Believers may sit in a restaurant and tell of the hope they possess, letting the waiter or waitress know that even though they are servants to the table, they have importance. The server may be in a second job just trying to pay the bills, and yet the message of Christ says, “Your spiritual state is more important than even your current lack of money.” Letting him know there is hope beyond the struggles of this life can be of life-changing value for him. And be sure to leave a good tip J.

These are but two examples of how you can tell others about Jesus in your daily life. Think of it! You can hand a tract to the checkout clerk at the store. You can explain what Jesus means to you at the paint store while getting a gallon to touch up your house. You can share Jesus any time and with anyone.

Have you told the lawn guy who tends to your house about Jesus? The pest control person?
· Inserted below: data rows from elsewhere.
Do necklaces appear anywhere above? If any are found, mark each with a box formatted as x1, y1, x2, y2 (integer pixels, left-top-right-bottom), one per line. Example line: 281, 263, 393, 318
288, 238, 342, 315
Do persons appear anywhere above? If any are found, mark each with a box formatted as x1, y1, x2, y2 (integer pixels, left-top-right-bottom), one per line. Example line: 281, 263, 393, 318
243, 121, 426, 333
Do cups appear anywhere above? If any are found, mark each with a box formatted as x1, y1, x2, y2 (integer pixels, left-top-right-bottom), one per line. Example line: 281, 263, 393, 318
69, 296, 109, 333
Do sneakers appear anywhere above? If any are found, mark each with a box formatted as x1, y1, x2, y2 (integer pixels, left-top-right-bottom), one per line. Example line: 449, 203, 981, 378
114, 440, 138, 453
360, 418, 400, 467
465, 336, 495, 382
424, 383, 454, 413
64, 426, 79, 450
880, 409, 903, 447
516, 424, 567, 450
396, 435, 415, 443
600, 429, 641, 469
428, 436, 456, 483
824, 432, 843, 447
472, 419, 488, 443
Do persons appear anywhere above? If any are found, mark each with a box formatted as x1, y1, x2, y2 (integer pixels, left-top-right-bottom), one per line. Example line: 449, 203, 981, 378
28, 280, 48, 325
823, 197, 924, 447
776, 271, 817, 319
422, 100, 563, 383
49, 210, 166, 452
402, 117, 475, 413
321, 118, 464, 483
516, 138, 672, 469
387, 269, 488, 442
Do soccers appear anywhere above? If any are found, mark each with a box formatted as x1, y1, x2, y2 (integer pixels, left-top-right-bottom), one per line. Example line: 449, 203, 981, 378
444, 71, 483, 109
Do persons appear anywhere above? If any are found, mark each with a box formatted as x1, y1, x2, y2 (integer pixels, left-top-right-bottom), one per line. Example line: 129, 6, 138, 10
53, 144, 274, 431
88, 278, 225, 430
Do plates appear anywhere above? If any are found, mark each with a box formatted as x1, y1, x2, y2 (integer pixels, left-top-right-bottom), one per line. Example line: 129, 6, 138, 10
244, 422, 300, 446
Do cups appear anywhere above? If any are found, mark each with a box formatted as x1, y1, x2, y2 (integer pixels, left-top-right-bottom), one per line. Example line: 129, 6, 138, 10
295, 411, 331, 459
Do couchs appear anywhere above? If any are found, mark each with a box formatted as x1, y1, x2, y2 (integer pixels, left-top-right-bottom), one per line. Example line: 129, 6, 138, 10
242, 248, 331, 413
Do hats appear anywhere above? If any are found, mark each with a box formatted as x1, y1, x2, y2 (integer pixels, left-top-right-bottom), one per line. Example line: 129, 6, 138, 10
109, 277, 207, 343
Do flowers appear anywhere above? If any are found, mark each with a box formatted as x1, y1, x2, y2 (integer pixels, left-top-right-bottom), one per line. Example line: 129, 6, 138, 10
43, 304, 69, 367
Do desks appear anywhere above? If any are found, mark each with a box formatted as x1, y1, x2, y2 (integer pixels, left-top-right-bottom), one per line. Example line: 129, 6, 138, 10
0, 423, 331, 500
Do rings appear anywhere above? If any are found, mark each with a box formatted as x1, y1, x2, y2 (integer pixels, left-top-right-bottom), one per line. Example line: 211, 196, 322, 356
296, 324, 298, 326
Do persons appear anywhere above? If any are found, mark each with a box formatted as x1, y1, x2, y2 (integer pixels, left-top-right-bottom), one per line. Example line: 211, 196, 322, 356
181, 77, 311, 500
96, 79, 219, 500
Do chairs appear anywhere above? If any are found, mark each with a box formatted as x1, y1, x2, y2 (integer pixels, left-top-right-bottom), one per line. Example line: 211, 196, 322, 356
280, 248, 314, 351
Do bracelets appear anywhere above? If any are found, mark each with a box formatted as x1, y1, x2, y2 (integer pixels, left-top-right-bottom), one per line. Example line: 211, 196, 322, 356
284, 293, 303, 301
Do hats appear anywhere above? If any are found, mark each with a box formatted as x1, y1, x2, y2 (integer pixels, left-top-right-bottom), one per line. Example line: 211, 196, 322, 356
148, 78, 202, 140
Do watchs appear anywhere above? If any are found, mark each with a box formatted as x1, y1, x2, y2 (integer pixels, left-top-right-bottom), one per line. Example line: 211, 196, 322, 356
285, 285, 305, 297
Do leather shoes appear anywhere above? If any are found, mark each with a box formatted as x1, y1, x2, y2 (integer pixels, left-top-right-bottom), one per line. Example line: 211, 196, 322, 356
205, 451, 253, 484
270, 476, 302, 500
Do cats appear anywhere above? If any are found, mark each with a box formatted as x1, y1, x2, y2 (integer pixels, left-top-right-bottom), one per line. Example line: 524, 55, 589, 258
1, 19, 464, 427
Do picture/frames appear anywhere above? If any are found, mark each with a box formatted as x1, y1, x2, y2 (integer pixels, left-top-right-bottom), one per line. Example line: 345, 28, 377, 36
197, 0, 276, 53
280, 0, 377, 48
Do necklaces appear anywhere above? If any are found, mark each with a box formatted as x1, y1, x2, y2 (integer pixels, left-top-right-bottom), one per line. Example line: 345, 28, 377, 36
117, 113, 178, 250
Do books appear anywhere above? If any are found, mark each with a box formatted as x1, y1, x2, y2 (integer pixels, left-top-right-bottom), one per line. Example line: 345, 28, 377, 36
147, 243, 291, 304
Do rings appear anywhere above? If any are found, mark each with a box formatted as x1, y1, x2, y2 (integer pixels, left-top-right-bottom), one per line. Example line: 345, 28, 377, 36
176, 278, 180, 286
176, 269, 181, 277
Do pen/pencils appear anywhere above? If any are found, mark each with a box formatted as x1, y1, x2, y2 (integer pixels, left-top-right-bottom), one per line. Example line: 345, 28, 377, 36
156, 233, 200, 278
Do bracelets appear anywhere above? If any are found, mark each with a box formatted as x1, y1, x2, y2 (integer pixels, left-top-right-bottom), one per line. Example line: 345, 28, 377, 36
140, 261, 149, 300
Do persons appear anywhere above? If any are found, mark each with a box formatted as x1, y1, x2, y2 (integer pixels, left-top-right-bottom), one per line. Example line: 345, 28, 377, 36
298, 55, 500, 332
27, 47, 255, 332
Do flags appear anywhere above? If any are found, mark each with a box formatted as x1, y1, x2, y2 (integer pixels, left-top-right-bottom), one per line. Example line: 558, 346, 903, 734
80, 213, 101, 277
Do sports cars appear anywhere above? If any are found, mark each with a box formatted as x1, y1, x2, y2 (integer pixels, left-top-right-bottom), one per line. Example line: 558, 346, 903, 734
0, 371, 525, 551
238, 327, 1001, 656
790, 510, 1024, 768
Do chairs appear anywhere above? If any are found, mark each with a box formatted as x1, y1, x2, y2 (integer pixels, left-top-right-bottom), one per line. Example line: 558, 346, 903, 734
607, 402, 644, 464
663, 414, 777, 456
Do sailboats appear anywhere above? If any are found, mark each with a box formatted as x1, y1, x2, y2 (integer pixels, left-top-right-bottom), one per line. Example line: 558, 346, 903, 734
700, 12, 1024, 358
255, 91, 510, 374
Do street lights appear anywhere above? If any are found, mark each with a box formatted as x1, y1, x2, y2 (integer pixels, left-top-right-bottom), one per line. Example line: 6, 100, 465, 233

The mailman you see every day? Keep the word on your tongue and be willing to share it. Paul and Barnabas risked their lives to share it and then to reaffirm it in very hostile places. You can do it in a friendly atmosphere!

Lord God, how grateful we are for the salvation You have granted to us. And that didn’t just come about as we walked down the road by ourselves. Rather, we heard the word spoken, we read a tract that someone shared with us, or maybe we were saved after reading the Bible. However we heard the message, it came through the efforts of someone else getting that word to us. Help us to now go and do likewise. Amen.